Bag of visual words giving same images as output

Hi everyone,

I am trying to implement bag of visual words(BoVW) for place recognition. I am using this dataset.
Here are the steps that I am following:

  1. Extract ORB feature/descriptors from images in the dataset
  2. Use descriptors from step 1 and create K=1000 clusters using k-means. This will act as my vocabulary
  3. For each image, create histogram based on the occurrence of descriptors of vocabulary
  4. Now for finding similar place images for a query image, use cosine distance. Lower the cosine distance, better is the similarity.

To test this, I use one of the image from the dataset as a query image. However, regardless of the query image I use, I always get the same images. I suspect there might be an issue with my implementation. Please find the code below:

#include <opencv2/opencv.hpp>
#include <iostream>
#include <opencv2/features2d.hpp>

bool readimage(std::string image_name, cv::Mat& img, bool show_image) {
    img = cv::imread(image_name, cv::IMREAD_COLOR);
    if(img.empty())

────────

* **STATED GOAL 1**:
In the bag of visual words post, how many clusters does k-means create for the vocabulary?
* **STATED GOAL 2**:
Rewrite the paragraph in the bag of visual words post that begins "To test this, I use one" as a shorter summary.
* **STATED GOAL 3**:
Which header files does the code in the bag of visual words post include?

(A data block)
────────

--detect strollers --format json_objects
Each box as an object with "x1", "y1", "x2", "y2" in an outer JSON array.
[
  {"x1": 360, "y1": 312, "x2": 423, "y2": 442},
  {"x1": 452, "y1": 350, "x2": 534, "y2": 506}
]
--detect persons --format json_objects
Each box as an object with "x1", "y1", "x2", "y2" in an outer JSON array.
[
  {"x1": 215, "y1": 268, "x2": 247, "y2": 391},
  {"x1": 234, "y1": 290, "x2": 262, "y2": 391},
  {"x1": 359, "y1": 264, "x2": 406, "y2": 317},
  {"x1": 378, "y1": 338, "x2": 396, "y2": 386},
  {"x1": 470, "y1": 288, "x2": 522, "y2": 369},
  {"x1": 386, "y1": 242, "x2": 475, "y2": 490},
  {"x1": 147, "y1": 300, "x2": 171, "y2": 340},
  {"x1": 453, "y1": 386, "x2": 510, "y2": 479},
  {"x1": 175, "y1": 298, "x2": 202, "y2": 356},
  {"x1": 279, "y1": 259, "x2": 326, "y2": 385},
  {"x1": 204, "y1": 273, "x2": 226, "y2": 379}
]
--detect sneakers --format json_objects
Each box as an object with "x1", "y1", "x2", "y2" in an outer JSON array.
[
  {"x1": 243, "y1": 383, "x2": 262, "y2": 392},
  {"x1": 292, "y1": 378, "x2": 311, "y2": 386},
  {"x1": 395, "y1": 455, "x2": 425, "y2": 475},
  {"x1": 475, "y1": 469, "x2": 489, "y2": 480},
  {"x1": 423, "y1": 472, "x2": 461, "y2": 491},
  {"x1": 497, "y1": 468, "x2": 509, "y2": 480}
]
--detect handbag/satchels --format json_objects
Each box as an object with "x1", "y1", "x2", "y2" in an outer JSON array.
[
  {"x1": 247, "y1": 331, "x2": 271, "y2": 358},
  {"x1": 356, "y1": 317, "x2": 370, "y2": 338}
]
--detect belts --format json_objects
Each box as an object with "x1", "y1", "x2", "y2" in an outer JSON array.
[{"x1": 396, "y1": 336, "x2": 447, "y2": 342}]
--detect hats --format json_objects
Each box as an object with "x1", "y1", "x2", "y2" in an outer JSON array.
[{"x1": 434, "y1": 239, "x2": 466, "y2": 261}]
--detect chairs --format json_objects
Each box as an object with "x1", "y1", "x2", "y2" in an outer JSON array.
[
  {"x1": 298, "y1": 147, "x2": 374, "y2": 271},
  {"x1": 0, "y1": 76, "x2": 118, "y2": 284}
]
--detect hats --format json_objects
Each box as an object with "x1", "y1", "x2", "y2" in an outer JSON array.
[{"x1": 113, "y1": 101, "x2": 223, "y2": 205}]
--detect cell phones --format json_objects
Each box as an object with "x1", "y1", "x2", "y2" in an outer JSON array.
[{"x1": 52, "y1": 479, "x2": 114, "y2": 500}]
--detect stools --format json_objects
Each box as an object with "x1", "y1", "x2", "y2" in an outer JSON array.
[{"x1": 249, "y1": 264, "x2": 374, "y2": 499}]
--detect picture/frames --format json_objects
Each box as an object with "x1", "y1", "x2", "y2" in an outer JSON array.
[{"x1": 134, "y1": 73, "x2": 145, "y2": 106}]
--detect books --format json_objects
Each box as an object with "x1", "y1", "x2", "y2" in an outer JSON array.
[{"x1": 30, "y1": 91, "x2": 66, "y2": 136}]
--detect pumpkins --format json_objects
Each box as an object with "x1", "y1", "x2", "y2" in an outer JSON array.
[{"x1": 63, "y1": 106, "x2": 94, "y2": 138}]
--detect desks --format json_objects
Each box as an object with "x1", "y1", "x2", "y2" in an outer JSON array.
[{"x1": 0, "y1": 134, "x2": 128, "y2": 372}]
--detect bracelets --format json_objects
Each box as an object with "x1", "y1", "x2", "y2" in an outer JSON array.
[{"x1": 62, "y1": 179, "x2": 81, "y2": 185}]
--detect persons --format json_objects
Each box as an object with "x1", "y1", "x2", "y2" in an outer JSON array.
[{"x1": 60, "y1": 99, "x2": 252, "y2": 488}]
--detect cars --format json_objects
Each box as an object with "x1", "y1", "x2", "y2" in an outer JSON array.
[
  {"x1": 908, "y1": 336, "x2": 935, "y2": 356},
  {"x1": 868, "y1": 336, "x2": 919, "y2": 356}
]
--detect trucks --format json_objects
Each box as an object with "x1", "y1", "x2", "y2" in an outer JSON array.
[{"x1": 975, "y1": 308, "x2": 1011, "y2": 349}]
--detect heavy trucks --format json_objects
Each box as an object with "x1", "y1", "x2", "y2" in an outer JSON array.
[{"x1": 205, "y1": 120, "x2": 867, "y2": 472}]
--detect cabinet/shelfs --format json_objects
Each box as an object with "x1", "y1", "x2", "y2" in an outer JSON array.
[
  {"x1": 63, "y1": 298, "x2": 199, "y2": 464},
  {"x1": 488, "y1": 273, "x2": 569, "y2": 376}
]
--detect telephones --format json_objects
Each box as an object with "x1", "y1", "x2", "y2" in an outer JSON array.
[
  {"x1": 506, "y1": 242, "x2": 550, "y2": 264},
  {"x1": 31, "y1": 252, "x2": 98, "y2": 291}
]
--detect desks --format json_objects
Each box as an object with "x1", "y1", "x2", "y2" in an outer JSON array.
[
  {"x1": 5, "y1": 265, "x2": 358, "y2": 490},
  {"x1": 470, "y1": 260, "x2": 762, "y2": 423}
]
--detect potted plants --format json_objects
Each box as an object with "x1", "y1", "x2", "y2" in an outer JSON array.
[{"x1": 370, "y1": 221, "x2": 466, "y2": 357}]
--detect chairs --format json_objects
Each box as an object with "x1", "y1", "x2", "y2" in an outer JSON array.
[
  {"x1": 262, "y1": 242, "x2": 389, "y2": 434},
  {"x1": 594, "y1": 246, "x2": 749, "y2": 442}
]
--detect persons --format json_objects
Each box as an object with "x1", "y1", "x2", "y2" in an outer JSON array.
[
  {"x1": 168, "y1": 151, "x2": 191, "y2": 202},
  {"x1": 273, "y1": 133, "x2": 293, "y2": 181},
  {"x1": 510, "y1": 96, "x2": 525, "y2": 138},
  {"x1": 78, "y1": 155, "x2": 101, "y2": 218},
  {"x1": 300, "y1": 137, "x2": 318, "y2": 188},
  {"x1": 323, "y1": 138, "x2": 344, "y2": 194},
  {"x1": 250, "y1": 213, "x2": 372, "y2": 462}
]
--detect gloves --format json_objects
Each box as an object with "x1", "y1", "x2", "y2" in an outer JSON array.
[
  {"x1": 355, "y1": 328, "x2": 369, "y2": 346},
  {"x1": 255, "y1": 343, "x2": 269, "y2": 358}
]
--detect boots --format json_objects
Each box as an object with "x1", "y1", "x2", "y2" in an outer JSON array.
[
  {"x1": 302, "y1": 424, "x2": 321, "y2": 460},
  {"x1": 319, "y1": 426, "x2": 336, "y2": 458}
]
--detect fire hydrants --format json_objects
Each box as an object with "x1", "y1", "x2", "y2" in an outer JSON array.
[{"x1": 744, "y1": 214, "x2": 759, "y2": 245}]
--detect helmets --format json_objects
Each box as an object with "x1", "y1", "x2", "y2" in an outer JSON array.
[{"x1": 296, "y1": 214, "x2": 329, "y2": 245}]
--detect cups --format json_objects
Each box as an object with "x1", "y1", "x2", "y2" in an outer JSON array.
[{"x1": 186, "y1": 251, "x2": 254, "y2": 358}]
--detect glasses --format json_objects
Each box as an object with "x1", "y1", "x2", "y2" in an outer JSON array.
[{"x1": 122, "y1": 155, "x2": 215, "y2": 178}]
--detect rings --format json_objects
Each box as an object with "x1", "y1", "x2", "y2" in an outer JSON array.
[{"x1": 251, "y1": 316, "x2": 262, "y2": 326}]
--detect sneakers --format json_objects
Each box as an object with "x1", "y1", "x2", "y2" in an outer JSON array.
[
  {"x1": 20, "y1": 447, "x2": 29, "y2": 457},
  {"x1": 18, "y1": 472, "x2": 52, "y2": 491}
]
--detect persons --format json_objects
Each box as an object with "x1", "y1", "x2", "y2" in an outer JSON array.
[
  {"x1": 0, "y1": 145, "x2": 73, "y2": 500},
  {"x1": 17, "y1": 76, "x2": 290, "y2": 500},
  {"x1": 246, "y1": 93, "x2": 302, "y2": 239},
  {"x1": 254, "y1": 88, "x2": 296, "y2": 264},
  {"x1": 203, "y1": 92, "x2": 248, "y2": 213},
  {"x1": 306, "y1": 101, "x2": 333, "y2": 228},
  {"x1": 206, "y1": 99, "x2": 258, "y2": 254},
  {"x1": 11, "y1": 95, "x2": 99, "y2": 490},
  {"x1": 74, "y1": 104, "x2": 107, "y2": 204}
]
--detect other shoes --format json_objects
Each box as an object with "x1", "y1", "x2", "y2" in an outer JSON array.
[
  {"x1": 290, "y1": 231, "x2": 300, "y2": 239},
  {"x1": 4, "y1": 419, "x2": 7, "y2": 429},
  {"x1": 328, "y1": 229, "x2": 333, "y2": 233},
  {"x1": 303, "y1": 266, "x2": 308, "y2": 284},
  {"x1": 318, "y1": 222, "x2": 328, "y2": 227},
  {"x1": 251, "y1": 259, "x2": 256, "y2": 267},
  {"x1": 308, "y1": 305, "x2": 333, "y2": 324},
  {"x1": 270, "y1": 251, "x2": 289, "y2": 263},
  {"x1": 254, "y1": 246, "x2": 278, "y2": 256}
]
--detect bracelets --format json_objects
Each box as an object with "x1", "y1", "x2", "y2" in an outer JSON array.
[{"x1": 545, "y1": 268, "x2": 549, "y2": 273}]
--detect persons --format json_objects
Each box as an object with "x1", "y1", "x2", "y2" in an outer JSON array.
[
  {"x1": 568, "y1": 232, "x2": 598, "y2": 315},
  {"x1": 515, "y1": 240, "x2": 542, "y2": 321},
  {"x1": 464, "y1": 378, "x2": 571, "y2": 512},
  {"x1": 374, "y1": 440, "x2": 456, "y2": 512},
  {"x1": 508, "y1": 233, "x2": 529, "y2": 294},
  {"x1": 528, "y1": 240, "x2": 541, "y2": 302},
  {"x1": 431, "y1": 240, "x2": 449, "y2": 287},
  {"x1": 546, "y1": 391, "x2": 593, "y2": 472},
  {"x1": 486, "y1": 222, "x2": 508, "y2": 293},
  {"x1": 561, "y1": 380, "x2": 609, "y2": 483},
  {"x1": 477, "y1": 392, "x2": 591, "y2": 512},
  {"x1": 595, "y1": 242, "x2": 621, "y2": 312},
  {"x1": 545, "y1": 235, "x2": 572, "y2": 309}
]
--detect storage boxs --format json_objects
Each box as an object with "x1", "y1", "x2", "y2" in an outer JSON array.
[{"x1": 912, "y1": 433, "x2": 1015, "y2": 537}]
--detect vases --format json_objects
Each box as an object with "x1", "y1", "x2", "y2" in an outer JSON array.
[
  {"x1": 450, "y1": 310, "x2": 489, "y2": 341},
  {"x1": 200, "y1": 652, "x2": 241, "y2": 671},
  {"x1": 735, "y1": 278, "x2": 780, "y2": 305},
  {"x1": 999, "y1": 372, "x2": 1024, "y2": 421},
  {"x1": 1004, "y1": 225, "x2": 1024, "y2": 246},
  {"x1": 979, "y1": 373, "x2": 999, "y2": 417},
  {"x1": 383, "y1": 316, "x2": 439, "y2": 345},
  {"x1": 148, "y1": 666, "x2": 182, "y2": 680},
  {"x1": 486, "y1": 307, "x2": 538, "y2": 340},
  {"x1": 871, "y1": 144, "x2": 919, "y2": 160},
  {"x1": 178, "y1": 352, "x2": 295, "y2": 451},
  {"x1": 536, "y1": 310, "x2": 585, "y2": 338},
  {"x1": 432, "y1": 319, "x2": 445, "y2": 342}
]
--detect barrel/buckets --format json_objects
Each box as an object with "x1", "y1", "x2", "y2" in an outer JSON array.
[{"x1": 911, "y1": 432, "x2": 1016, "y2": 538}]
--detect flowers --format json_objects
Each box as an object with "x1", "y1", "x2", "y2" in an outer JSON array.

────────

* **RIGHT ANSWER 1**:
1000 clusters (K=1000).

* **RIGHT ANSWER 2**:
The author tests the system by using an image from the dataset as the query, but the same images come back no matter which query is used. The author suspects a bug in the implementation and shares the code.

* **RIGHT ANSWER 3**:
- opencv2/opencv.hpp
- iostream
- opencv2/features2d.hpp